My notes from listening to this March 5, 2025 interview (https://www.youtube.com/watch?v=H1ztOoADp7M) are below.
Tyler Cowen:
"...if you're not focused on the technical side, you'll see other things more clearly. Maybe over time, some of my future intuitions will be quite wrong. I readily admit that, but there are ways in which it [this focus] can be an advantage. You just focus on what is this actually good for, and not 'am I impressed by all the neat bells and whistles on this advance with AI.' But you've got to be super practical on how you address it. Don't spend too much time on the abstract [aspects]. Work with it, use it, be self-critical about what you're doing with it, and be willing to learn from other people."
When asked what would be the impact on him if AI disappeared, Tyler said, "I would just learn much less."

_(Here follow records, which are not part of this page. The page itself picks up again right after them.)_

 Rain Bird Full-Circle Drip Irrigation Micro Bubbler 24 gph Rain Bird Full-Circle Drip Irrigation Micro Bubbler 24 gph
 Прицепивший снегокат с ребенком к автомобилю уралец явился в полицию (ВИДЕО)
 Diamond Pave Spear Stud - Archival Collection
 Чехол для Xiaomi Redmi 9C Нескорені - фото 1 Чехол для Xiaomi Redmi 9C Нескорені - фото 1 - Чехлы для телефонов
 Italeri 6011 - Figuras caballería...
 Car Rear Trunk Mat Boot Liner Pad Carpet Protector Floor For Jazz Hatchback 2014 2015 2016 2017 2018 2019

However, he says, humanity will face many social and structural disruptions from AI, and that could sometimes go very badly. "Being nervous is the correct point of view."

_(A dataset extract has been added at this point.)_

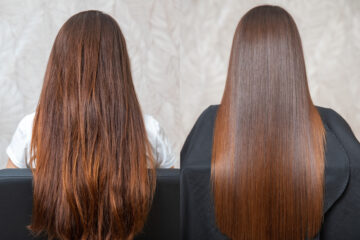 La cheratina rovina i capelli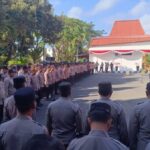 Pengamanan Ketat Pelantikan Dprd Terpilih Di Banyuwangi, Ratusan Polisi Disiagakan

[Tyler talks about why he is blogging more about his personal experiences and perspectives, expecting the information will be folded into the AI knowledge base.]: "When you write for the AI's, for one thing, they're you're most sympathetic reader.... They're your best informed reader--you don't need to give them much background context."
[His interviewer, David Perell, a writer, worries about what kind of human writing will still be valuable after AI. He expects that elegant* writing which helps people connect with the author and the subject will survive.] Tyler agrees. "Writers will need to personalize more."
*Elegant is my word, not theirs. They describe this writing as short and specific. They mean it makes a quick point that know one else could make. (The best Coffee with Phil meetings contain a lot of that. That's what I listen to find.)
Tyler requires his students to use AI, and he says their biggest mistake is not using (and paying for) the best models. He decided to skip a textbook for the class, saying it would leave plenty of money in their pocket to subscribe to a couple of the best models. He notes that, at the time of the interview, the best model is $200/month.
They speculate that expert people will become more likely to keep secrets, to keep their knowledge out of the AI, in order to maintain their value as an expert. If people become better at 'trading secrets,' then social networks could become even more valuable. [My comment: "It's not what you know, it's who you know."] Tyler: "Your network of humans becomes not just 20% more valuable, it could be 50 times more valuable." [Than what you can learn from AI]. "The value of networking has gone up a lot more than people realize."